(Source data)

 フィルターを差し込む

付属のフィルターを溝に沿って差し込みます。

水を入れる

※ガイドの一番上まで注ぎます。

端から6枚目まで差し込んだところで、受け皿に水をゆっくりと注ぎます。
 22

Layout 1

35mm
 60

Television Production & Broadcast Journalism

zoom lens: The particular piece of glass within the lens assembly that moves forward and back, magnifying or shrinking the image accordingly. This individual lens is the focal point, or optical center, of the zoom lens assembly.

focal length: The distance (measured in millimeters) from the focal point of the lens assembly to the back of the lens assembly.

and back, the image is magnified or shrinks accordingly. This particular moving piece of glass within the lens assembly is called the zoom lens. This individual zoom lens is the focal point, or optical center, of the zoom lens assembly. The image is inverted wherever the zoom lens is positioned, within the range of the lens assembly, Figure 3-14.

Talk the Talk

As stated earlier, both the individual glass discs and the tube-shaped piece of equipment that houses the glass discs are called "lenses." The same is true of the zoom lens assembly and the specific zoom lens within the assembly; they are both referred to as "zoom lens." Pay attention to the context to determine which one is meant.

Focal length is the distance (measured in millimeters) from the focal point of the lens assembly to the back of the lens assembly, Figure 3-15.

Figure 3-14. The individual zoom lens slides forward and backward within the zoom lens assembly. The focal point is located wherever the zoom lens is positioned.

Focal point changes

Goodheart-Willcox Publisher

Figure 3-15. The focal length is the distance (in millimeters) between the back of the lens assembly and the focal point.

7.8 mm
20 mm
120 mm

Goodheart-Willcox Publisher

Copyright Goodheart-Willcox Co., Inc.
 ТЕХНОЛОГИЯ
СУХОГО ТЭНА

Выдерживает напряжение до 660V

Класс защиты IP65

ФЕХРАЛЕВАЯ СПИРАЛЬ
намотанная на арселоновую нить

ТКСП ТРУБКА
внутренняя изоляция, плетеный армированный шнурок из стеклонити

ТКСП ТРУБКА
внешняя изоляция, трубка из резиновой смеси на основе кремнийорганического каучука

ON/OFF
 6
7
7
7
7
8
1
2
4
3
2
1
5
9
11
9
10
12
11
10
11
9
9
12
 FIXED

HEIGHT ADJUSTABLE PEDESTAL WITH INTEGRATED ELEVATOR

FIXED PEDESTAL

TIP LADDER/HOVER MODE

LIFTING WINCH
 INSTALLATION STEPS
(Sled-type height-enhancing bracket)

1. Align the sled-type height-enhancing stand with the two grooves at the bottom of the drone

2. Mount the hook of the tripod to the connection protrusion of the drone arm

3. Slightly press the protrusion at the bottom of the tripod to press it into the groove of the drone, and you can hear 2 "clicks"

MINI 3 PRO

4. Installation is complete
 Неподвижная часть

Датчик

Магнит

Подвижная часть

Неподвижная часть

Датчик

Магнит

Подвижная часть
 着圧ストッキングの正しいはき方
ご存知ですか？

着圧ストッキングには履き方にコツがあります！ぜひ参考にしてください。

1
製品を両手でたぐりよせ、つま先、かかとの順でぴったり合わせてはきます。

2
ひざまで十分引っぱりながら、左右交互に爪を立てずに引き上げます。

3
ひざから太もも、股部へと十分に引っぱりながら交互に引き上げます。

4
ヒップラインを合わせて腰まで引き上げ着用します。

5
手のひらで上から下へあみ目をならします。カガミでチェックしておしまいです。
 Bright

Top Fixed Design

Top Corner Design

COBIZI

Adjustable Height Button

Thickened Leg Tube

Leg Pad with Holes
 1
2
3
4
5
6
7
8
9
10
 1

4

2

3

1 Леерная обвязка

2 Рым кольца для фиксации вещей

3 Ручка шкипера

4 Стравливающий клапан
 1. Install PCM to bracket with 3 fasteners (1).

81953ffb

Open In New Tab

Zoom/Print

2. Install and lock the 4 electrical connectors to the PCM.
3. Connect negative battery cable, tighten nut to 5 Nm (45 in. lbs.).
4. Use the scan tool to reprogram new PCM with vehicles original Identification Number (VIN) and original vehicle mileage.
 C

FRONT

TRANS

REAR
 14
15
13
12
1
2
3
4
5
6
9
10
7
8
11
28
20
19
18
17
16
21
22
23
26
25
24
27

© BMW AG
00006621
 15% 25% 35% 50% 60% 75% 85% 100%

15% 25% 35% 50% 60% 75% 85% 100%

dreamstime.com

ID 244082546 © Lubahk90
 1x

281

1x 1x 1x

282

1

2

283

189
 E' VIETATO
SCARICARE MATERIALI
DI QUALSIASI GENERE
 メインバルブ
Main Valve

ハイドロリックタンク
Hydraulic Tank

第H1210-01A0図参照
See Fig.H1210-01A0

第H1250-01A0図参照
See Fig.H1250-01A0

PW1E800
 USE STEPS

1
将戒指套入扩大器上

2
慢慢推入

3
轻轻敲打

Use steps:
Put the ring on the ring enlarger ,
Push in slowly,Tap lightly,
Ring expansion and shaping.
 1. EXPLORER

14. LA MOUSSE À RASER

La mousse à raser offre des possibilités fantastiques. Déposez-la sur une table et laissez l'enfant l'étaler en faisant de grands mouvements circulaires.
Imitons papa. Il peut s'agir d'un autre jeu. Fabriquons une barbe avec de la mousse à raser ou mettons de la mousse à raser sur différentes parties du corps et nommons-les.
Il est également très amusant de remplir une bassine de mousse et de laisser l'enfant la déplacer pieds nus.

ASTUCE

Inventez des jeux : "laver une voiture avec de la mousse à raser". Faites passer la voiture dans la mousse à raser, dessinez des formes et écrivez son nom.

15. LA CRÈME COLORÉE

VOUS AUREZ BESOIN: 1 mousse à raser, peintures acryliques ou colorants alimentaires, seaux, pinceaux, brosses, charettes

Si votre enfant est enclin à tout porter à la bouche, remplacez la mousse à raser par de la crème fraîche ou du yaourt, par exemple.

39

## PROBLEM TO SOLVE
Please reproduce all of the entries exactly as they stand.

## SOLUTION
 フィルターを差し込む

付属のフィルターを溝に沿って差し込みます。

水を入れる

※ガイドの一番上まで注ぎます。

端から6枚目まで差し込んだところで、受け皿に水をゆっくりと注ぎます。
 22

Layout 1

35mm
 60

Television Production & Broadcast Journalism

zoom lens: The particular piece of glass within the lens assembly that moves forward and back, magnifying or shrinking the image accordingly. This individual lens is the focal point, or optical center, of the zoom lens assembly.

focal length: The distance (measured in millimeters) from the focal point of the lens assembly to the back of the lens assembly.

and back, the image is magnified or shrinks accordingly. This particular moving piece of glass within the lens assembly is called the zoom lens. This individual zoom lens is the focal point, or optical center, of the zoom lens assembly. The image is inverted wherever the zoom lens is positioned, within the range of the lens assembly, Figure 3-14.

Talk the Talk

As stated earlier, both the individual glass discs and the tube-shaped piece of equipment that houses the glass discs are called "lenses." The same is true of the zoom lens assembly and the specific zoom lens within the assembly; they are both referred to as "zoom lens." Pay attention to the context to determine which one is meant.

Focal length is the distance (measured in millimeters) from the focal point of the lens assembly to the back of the lens assembly, Figure 3-15.

Figure 3-14. The individual zoom lens slides forward and backward within the zoom lens assembly. The focal point is located wherever the zoom lens is positioned.

Focal point changes

Goodheart-Willcox Publisher

Figure 3-15. The focal length is the distance (in millimeters) between the back of the lens assembly and the focal point.

7.8 mm
20 mm
120 mm

Goodheart-Willcox Publisher

Copyright Goodheart-Willcox Co., Inc.
 ТЕХНОЛОГИЯ
СУХОГО ТЭНА

Выдерживает напряжение до 660V

Класс защиты IP65

ФЕХРАЛЕВАЯ СПИРАЛЬ
намотанная на арселоновую нить

ТКСП ТРУБКА
внутренняя изоляция, плетеный армированный шнурок из стеклонити

ТКСП ТРУБКА
внешняя изоляция, трубка из резиновой смеси на основе кремнийорганического каучука

ON/OFF
 6
7
7
7
7
8
1
2
4
3
2
1
5
9
11
9
10
12
11
10
11
9
9
12
 FIXED

HEIGHT ADJUSTABLE PEDESTAL WITH INTEGRATED ELEVATOR

FIXED PEDESTAL

TIP LADDER/HOVER MODE

LIFTING WINCH
 INSTALLATION STEPS
(Sled-type height-enhancing bracket)

1. Align the sled-type height-enhancing stand with the two grooves at the bottom of the drone

2. Mount the hook of the tripod to the connection protrusion of the drone arm

3. Slightly press the protrusion at the bottom of the tripod to press it into the groove of the drone, and you can hear 2 "clicks"

MINI 3 PRO

4. Installation is complete
 Неподвижная часть

Датчик

Магнит

Подвижная часть

Неподвижная часть

Датчик

Магнит

Подвижная часть
 着圧ストッキングの正しいはき方
ご存知ですか？

着圧ストッキングには履き方にコツがあります！ぜひ参考にしてください。

1
製品を両手でたぐりよせ、つま先、かかとの順でぴったり合わせてはきます。

2
ひざまで十分引っぱりながら、左右交互に爪を立てずに引き上げます。

3
ひざから太もも、股部へと十分に引っぱりながら交互に引き上げます。

4
ヒップラインを合わせて腰まで引き上げ着用します。

5
手のひらで上から下へあみ目をならします。カガミでチェックしておしまいです。
 Bright

Top Fixed Design

Top Corner Design

COBIZI

Adjustable Height Button

Thickened Leg Tube

Leg Pad with Holes
 1
2
3
4
5
6
7
8
9
10
 1

4

2

3

1 Леерная обвязка

2 Рым кольца для фиксации вещей

3 Ручка шкипера

4 Стравливающий клапан
 1. Install PCM to bracket with 3 fasteners (1).

81953ffb

Open In New Tab

Zoom/Print

2. Install and lock the 4 electrical connectors to the PCM.
3. Connect negative battery cable, tighten nut to 5 Nm (45 in. lbs.).
4. Use the scan tool to reprogram new PCM with vehicles original Identification Number (VIN) and original vehicle mileage.
 C

FRONT

TRANS

REAR
 14
15
13
12
1
2
3
4
5
6
9
10
7
8
11
28
20
19
18
17
16
21
22
23
26
25
24
27

© BMW AG
00006621
 15% 25% 35% 50% 60% 75% 85% 100%

15% 25% 35% 50% 60% 75% 85% 100%

dreamstime.com

ID 244082546 © Lubahk90
 1x

281

1x 1x 1x

282

1

2

283

189
 E' VIETATO
SCARICARE MATERIALI
DI QUALSIASI GENERE
 メインバルブ
Main Valve

ハイドロリックタンク
Hydraulic Tank

第H1210-01A0図参照
See Fig.H1210-01A0

第H1250-01A0図参照
See Fig.H1250-01A0

PW1E800
 USE STEPS

1
将戒指套入扩大器上

2
慢慢推入

3
轻轻敲打

Use steps:
Put the ring on the ring enlarger ,
Push in slowly,Tap lightly,
Ring expansion and shaping.
 1. EXPLORER

14. LA MOUSSE À RASER

La mousse à raser offre des possibilités fantastiques. Déposez-la sur une table et laissez l'enfant l'étaler en faisant de grands mouvements circulaires.
Imitons papa. Il peut s'agir d'un autre jeu. Fabriquons une barbe avec de la mousse à raser ou mettons de la mousse à raser sur différentes parties du corps et nommons-les.
Il est également très amusant de remplir une bassine de mousse et de laisser l'enfant la déplacer pieds nus.

ASTUCE

Inventez des jeux : "laver une voiture avec de la mousse à raser". Faites passer la voiture dans la mousse à raser, dessinez des formes et écrivez son nom.

15. LA CRÈME COLORÉE

VOUS AUREZ BESOIN: 1 mousse à raser, peintures acryliques ou colorants alimentaires, seaux, pinceaux, brosses, charettes

Si votre enfant est enclin à tout porter à la bouche, remplacez la mousse à raser par de la crème fraîche ou du yaourt, par exemple.

39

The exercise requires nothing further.